Data listing:
— Begin —

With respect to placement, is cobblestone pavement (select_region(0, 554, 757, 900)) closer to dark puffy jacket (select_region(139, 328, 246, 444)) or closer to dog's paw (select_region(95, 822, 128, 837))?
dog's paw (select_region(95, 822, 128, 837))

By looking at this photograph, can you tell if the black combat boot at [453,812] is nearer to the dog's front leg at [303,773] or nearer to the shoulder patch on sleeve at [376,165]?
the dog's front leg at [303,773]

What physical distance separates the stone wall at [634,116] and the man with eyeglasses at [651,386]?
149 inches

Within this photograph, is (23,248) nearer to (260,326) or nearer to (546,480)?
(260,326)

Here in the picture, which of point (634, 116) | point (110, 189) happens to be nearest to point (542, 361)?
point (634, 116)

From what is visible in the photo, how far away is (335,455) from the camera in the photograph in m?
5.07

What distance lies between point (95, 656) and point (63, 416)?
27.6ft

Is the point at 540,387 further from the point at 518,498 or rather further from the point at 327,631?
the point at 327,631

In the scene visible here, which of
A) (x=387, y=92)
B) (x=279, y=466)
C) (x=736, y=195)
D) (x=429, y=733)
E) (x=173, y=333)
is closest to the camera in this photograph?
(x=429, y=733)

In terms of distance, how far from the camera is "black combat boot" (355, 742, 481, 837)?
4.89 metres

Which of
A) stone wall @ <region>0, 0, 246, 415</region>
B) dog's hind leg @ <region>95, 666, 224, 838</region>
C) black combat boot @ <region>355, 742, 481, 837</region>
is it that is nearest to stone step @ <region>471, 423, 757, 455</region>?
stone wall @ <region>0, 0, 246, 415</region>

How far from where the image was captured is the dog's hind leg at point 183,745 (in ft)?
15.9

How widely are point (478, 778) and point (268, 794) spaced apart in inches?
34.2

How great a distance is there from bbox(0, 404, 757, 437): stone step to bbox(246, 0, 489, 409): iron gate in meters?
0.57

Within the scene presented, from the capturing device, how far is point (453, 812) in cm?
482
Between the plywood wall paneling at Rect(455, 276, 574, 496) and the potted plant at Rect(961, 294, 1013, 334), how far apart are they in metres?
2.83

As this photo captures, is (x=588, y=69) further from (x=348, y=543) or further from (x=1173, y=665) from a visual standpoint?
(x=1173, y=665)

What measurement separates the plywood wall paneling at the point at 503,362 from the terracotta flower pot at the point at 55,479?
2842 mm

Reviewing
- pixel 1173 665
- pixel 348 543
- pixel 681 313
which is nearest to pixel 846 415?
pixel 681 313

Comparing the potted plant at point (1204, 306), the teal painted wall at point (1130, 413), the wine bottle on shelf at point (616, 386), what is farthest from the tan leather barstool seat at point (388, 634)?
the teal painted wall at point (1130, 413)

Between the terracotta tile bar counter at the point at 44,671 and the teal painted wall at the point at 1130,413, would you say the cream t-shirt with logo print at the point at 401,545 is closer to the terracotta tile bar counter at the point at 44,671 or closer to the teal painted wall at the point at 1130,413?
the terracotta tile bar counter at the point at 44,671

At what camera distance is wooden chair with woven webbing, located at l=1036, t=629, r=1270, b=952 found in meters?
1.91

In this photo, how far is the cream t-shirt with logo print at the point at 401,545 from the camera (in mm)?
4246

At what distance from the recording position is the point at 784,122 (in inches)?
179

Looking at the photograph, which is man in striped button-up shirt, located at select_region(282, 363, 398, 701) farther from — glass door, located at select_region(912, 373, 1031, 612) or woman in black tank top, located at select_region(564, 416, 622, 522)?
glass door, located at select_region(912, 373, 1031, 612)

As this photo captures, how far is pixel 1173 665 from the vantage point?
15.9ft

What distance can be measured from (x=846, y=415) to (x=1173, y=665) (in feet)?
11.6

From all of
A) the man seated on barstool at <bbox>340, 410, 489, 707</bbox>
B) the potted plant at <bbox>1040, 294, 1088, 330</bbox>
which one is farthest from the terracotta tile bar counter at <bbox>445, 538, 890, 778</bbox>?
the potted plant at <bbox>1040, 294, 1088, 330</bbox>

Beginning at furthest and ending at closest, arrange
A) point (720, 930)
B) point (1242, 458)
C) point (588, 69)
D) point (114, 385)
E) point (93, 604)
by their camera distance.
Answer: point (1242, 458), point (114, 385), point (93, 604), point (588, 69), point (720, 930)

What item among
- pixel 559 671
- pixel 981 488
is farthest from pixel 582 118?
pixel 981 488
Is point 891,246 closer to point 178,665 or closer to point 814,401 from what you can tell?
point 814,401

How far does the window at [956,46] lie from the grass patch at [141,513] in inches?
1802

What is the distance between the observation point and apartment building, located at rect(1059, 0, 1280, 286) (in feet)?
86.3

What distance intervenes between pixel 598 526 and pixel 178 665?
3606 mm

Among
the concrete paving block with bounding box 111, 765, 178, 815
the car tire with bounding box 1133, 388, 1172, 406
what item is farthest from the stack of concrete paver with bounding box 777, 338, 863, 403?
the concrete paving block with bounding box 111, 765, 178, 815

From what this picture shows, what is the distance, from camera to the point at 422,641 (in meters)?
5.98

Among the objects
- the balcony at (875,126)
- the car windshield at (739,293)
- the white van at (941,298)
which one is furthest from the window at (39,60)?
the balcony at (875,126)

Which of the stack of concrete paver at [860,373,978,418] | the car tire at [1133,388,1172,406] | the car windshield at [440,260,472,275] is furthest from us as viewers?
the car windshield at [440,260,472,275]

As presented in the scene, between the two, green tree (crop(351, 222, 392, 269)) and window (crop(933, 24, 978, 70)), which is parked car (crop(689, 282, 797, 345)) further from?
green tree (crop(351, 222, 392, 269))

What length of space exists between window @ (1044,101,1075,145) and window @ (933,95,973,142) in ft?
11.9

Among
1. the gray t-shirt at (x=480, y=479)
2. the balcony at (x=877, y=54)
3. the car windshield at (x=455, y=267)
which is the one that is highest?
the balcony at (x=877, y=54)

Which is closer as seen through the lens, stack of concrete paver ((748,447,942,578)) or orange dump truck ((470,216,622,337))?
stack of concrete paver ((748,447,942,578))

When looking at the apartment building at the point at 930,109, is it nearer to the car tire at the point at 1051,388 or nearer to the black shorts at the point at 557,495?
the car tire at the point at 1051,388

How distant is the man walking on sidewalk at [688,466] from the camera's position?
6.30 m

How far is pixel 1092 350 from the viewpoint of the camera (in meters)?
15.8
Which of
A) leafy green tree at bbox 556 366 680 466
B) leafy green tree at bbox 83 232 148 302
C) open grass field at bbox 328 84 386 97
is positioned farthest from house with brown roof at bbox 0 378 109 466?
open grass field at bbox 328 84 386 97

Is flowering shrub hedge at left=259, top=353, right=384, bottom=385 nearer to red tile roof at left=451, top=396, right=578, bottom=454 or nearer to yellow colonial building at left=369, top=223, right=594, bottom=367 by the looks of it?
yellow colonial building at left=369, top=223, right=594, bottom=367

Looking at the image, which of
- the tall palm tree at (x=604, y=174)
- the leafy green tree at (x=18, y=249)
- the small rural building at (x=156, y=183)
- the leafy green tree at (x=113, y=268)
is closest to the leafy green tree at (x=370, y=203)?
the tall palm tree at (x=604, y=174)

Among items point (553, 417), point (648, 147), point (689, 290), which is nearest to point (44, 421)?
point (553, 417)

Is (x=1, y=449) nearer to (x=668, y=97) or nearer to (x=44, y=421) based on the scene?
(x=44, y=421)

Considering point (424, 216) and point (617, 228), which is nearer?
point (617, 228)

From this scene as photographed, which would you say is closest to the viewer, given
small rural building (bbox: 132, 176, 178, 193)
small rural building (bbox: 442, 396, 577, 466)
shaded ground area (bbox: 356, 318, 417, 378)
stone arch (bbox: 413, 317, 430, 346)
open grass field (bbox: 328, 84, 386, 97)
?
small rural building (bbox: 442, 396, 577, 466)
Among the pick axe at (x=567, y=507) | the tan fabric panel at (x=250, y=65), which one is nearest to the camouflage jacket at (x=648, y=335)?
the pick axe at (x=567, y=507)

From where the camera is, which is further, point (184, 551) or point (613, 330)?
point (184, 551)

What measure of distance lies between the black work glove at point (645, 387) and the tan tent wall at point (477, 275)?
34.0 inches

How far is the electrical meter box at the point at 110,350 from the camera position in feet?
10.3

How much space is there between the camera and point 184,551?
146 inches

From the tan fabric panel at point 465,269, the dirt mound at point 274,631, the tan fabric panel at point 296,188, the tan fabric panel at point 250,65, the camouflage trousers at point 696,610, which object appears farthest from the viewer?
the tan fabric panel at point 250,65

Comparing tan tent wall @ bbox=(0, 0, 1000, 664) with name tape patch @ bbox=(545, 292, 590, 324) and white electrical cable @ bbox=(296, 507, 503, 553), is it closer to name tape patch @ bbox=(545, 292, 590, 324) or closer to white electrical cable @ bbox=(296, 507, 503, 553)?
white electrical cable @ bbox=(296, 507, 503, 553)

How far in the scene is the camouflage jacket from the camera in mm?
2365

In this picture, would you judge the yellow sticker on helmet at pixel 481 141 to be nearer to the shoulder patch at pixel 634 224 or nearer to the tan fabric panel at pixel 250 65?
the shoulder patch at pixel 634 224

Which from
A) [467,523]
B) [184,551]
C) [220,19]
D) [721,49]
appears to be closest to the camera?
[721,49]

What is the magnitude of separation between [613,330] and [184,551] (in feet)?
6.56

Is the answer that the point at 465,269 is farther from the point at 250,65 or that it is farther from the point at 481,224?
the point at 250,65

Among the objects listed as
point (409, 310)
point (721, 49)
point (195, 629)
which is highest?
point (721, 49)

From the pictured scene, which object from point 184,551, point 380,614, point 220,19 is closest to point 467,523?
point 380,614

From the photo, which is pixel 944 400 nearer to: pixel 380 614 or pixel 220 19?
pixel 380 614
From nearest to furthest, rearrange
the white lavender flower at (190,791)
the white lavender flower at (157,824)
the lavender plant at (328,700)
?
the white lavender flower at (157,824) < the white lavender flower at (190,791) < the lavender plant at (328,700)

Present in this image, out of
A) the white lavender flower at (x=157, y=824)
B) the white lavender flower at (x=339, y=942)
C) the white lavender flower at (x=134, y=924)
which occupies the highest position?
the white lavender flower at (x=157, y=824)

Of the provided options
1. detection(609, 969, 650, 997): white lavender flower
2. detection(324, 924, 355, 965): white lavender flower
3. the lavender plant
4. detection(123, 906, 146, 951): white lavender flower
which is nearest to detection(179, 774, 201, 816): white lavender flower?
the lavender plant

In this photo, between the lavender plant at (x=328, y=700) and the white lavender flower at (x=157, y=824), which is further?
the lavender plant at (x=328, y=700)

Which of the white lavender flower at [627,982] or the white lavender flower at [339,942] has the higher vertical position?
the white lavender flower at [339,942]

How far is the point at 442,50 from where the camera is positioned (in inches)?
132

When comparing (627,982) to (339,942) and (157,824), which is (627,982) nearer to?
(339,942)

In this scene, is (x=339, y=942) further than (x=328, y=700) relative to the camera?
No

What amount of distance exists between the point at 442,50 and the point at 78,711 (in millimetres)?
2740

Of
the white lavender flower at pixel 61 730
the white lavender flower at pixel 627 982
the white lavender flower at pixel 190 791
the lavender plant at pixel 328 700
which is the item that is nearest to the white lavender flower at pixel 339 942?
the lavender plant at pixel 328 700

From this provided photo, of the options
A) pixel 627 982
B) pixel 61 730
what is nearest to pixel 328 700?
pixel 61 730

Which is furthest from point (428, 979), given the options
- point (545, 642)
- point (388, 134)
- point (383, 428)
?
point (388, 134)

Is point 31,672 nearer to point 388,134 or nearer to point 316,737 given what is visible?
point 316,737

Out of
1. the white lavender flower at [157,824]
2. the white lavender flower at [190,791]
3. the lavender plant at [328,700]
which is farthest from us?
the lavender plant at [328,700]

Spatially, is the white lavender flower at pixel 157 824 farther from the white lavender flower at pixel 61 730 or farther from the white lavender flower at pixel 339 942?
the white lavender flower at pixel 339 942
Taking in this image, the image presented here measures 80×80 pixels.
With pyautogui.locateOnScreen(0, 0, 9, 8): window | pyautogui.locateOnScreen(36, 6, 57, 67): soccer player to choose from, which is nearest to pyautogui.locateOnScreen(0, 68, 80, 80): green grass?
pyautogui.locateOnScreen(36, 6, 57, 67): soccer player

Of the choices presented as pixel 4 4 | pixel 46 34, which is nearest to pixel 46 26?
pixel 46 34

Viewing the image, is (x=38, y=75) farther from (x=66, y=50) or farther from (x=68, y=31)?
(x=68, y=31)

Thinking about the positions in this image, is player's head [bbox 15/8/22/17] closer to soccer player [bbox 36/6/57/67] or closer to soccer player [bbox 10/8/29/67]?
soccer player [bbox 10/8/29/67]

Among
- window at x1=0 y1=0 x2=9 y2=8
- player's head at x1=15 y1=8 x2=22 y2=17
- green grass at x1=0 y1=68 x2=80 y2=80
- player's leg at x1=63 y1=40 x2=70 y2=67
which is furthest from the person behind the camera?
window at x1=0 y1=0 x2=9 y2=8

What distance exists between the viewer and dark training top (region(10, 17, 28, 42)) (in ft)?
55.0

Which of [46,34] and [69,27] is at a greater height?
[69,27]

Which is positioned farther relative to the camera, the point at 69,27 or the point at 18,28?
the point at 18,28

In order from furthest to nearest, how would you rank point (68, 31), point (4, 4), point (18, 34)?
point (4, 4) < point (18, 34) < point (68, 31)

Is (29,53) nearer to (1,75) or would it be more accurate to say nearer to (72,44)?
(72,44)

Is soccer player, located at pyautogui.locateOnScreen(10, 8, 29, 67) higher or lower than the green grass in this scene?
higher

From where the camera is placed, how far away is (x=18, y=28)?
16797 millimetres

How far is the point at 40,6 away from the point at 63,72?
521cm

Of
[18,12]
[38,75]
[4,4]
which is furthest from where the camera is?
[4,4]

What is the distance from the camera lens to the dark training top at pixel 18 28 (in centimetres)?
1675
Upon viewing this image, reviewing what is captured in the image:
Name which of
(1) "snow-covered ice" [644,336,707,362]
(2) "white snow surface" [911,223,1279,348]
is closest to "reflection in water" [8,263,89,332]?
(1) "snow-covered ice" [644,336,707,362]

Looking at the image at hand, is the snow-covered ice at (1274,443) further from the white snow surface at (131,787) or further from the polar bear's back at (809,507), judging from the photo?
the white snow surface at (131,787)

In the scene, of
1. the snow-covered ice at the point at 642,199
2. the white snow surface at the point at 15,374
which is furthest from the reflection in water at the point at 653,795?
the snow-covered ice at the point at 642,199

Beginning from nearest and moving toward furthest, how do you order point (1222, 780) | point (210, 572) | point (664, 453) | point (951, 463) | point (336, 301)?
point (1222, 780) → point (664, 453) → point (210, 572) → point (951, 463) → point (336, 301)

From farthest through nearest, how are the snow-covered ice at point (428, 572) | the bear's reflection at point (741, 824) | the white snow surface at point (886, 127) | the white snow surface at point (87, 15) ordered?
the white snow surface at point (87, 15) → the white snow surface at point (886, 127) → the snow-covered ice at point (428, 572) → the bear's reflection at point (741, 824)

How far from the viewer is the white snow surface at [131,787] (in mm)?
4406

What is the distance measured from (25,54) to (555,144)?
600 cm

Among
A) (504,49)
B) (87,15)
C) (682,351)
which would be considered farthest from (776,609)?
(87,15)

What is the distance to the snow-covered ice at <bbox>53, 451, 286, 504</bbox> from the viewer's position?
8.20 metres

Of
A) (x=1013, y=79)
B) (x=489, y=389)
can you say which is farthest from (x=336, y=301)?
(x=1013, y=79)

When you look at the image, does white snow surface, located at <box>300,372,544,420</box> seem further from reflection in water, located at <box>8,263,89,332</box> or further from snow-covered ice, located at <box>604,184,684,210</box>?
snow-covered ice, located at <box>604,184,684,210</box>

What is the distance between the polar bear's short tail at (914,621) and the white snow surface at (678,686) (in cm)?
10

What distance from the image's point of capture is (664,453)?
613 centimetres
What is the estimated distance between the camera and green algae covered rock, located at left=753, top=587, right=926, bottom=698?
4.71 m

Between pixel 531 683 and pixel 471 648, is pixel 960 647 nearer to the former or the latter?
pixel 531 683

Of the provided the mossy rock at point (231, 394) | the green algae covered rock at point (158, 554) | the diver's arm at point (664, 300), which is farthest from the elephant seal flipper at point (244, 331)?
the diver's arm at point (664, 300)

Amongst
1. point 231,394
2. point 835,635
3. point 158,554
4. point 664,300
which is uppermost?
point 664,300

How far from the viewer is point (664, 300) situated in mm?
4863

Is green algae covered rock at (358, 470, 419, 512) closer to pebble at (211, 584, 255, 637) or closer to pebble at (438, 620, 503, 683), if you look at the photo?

— End —

◆ Aim:
Your answer should consist only of the lines from the one with "Between pixel 531" through the end of the data above, reproduced exactly.

◆ Exercise answer:
Between pixel 531 683 and pixel 471 648, is pixel 960 647 nearer to the former or the latter?
pixel 531 683

Of the provided the mossy rock at point (231, 394) | the green algae covered rock at point (158, 554) | the diver's arm at point (664, 300), which is farthest from the elephant seal flipper at point (244, 331)?
the diver's arm at point (664, 300)

Amongst
1. point 231,394
2. point 835,635
3. point 158,554
4. point 664,300
which is uppermost?
point 664,300

How far from the viewer is point (664, 300) situated in mm?
4863

Is green algae covered rock at (358, 470, 419, 512) closer to pebble at (211, 584, 255, 637) or closer to pebble at (438, 620, 503, 683), if you look at the photo?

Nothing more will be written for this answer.